Over the past two years, as advances in artificial intelligence turned into a massive tailwind for the US stock market – carried aloft by a relatively small number of companies with a credible claim to be at the center of the AI story – skeptical observers compared the phenomenon to the Internet boom of the late 1990s. That boom, as anyone around at the time will no doubt recall, ended with a spectacular crash at the turn of the millennium. So long to Pets.com and its ilk, popped into weightless effervescence as the dot-com bubble burst. So too, the AI doubters have insisted, will be the fate of those enterprises today with their promises of world-changing feats of economic productivity brought about by their high-octane large language modules (LLMs).

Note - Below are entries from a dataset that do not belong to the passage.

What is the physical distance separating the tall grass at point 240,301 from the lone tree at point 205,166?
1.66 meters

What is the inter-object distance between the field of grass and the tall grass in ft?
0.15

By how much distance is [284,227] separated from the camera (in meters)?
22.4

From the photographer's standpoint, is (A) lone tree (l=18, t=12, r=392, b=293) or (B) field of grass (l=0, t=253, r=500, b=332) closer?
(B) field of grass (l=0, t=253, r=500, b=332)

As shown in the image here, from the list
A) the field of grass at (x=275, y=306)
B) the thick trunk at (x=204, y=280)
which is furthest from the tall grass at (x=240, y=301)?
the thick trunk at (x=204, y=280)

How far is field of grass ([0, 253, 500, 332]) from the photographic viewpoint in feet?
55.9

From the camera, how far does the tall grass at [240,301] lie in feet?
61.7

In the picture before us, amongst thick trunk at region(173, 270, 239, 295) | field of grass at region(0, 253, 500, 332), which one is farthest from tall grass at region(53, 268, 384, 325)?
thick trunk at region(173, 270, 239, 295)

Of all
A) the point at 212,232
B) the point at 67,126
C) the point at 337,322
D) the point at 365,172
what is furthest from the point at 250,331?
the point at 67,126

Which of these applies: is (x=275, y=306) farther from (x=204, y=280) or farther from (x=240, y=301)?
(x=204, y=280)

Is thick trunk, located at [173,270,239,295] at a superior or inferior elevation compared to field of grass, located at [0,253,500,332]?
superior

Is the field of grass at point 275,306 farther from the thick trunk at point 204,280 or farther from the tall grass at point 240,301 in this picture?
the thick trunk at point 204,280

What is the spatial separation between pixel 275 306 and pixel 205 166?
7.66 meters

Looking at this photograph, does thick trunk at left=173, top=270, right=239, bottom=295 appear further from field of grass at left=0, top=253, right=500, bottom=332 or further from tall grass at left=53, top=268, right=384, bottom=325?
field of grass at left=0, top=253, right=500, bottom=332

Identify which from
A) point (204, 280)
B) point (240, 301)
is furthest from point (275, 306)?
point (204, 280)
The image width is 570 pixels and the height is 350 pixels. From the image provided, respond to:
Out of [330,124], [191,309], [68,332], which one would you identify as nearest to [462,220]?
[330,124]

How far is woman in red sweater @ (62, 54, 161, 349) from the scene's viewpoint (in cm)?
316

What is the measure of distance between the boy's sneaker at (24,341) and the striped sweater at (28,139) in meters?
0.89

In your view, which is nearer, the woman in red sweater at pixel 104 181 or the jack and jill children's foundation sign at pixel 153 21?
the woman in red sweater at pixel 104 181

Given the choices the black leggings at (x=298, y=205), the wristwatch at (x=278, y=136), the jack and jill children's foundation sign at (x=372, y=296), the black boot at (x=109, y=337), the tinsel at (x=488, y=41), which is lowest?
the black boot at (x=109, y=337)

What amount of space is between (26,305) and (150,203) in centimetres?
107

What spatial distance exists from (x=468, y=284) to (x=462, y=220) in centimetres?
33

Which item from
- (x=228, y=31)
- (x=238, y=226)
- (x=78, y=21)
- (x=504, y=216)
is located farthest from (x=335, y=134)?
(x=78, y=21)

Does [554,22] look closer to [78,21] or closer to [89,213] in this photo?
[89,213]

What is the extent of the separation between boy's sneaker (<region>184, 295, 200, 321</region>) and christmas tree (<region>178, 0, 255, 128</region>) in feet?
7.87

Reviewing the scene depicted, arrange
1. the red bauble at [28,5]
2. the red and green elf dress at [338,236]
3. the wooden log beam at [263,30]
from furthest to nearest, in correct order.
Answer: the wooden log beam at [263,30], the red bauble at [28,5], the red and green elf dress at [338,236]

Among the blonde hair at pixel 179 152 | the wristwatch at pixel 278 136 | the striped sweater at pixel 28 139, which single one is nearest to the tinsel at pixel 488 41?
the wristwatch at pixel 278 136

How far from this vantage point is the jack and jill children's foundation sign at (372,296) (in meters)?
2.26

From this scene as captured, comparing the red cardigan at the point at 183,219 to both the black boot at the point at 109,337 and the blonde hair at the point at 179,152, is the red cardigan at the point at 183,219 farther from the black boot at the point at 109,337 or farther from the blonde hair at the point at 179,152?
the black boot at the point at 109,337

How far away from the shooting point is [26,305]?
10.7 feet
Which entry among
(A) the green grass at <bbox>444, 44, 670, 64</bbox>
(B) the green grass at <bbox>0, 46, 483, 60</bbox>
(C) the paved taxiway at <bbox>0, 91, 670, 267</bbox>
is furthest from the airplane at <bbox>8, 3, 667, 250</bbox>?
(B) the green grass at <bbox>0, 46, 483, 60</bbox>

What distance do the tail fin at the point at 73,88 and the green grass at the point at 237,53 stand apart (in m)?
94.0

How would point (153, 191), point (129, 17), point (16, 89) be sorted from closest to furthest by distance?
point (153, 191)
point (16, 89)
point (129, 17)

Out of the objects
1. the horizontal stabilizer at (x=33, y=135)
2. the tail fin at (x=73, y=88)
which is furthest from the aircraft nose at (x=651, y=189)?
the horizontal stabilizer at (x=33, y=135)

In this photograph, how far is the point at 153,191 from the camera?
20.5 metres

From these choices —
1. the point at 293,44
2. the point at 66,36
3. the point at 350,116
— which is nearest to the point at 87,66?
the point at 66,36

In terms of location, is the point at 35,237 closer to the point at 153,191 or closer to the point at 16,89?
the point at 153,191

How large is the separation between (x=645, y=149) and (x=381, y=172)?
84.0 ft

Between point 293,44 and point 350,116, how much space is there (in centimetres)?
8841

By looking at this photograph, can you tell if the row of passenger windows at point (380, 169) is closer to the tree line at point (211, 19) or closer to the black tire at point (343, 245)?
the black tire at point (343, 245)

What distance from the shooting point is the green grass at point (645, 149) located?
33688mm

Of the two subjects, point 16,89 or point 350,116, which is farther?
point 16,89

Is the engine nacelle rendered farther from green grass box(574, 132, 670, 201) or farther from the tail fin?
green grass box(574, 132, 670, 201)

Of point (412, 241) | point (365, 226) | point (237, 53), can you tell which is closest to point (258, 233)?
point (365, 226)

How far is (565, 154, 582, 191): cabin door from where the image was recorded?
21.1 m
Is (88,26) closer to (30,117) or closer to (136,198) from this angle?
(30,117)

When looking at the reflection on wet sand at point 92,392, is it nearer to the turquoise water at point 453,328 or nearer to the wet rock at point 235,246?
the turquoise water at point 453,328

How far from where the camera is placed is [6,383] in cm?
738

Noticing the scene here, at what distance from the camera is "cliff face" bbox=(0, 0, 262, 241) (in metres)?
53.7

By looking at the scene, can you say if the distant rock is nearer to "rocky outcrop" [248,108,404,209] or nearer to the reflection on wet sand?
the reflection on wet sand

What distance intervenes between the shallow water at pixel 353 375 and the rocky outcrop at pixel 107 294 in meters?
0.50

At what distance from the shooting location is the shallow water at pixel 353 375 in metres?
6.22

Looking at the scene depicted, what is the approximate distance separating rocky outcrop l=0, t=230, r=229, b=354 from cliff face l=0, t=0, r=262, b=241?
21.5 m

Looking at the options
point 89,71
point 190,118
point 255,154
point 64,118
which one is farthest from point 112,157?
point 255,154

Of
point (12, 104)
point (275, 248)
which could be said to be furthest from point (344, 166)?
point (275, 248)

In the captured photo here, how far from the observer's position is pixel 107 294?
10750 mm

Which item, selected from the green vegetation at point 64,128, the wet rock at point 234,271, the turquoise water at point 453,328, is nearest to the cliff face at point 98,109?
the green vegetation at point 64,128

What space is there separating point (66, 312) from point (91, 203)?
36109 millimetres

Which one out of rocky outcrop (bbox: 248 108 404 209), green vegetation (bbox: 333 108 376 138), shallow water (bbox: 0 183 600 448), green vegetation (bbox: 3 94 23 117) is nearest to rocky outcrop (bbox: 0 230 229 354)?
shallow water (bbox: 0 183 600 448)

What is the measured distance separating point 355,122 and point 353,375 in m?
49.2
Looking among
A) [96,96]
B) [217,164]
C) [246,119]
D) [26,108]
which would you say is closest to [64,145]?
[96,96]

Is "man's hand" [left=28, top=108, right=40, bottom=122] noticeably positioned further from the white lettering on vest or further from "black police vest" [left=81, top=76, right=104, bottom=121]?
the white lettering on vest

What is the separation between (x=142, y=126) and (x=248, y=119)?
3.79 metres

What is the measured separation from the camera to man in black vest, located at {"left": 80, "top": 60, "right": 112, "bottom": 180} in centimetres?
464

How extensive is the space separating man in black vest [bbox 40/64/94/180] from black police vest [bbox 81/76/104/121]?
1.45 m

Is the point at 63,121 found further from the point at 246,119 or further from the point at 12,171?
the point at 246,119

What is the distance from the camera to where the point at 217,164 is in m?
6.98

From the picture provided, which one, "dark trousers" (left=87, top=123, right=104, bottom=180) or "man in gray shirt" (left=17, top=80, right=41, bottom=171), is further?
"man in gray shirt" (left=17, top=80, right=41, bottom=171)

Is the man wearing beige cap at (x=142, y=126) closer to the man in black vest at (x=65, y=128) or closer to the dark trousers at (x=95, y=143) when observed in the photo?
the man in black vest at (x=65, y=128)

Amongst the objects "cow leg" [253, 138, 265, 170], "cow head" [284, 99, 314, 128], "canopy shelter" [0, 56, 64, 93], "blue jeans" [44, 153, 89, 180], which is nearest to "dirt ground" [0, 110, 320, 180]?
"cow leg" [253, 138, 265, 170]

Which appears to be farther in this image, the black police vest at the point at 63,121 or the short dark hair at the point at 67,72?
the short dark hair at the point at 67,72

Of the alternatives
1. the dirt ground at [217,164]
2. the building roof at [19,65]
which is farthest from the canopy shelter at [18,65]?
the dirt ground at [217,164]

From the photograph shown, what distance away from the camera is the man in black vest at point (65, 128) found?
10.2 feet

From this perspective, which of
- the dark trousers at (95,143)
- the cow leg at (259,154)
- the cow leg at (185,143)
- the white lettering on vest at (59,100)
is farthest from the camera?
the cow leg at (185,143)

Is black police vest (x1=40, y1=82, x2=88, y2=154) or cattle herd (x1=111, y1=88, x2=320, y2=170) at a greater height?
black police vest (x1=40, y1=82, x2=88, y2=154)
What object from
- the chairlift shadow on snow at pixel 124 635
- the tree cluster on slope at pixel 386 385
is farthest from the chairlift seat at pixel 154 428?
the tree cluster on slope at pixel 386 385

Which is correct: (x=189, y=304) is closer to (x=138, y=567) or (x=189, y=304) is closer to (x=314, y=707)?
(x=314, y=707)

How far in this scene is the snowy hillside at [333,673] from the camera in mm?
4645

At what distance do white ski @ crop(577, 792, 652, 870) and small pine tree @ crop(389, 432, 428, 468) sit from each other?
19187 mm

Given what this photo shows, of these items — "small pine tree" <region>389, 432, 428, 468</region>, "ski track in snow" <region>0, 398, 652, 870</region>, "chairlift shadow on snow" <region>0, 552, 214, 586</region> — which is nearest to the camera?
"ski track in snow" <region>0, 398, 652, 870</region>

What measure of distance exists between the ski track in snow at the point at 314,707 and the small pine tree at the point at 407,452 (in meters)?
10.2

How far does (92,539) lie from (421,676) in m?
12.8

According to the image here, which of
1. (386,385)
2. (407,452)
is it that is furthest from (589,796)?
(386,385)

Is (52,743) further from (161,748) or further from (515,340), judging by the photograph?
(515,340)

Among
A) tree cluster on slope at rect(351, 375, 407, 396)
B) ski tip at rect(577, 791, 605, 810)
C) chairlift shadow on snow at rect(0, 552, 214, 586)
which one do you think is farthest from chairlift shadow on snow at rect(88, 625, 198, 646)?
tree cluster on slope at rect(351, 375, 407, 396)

The vibe of Schadenfreude was no doubt making its rounds among the critics of AI share prices this week, watching as the likes of Nvidia and Microsoft tumbled on Monday when a barely-known Chinese operation called DeepSeek burst onto the scene and, well, deep-sixed just about everything that had hitherto been conventional wisdom about generative AI – especially the billions and billions of expenditure dollars thought to be needed to make bigger and better LLMs, and the many megawatts of energy needed to power the data centers that bring them to life. DeepSeek appears to have capabilities more or less on par with those of ChatGPT, the iconic platform introduced by OpenAI in late 2022. But – to explain why all those AI-related stocks sank on Monday – DeepSeek can do all that at a fraction of the cost. Nor does this appear to be some kind of elaborate Chinese ruse. The company behind DeepSeek, a hedge fund called High-Flyer that specializes in AI applications for trading in financial markets, has made its training results public and its systems available on an open-source license. Anyone who wants to build their own programming on top of these systems can do so without permission. Scant wonder, then, that DeepSeek shot to the top of app store downloads in the US this week.
Getting back to those share prices for Mag Seven names (the Wall Street shorthand for those hitherto high-flying AI stocks). Is DeepSeek the catalyst for the bursting of the bubble – if indeed that is the right term to use? We imagine there will be plenty of short-term volatility in these shares as bargain-hunters do their thing, skeptics do theirs, and asset allocators interpreting all of this as a signal for repositioning between value and growth stocks do theirs. For our part, we think this is a new chapter in what we expect to be a very long story, with an ending that is nowhere near in sight. The capabilities of AI LLMs has grown significantly since the release of that first ChatGPT app. Now we have evidence that further growth is achievable with potentially greater cost and energy efficiencies – which is likely to spark more interest and produce new entrants whose names we don’t yet know. In turn, the overall potential market size is likely to grow. The established players will have a role to play here. At a recent tech conference, Nvidia CEO Jensen Huang pointed to robotics as the next major use case, with AI-empowered robots taking over a large swath of agent functions throughout the massive (and often unproductive) services economy.
“Agentics”—the techy buzzword for this – could be a word you hear circulating around a great many cocktail parties this year.
There will be winners and losers, in other words, as there always are with radical breakthroughs. Think back to Internet 1.0 in the late 1990s. Lots of those names went out of business, while others (such as Amazon) went on to be the behemoths of successive chapters in that story. There will be risks and there will be opportunities. But for better or for worse, artificial intelligence is very likely going to be an increasingly influential component of the global economy. The newest chapter of the story just got under way.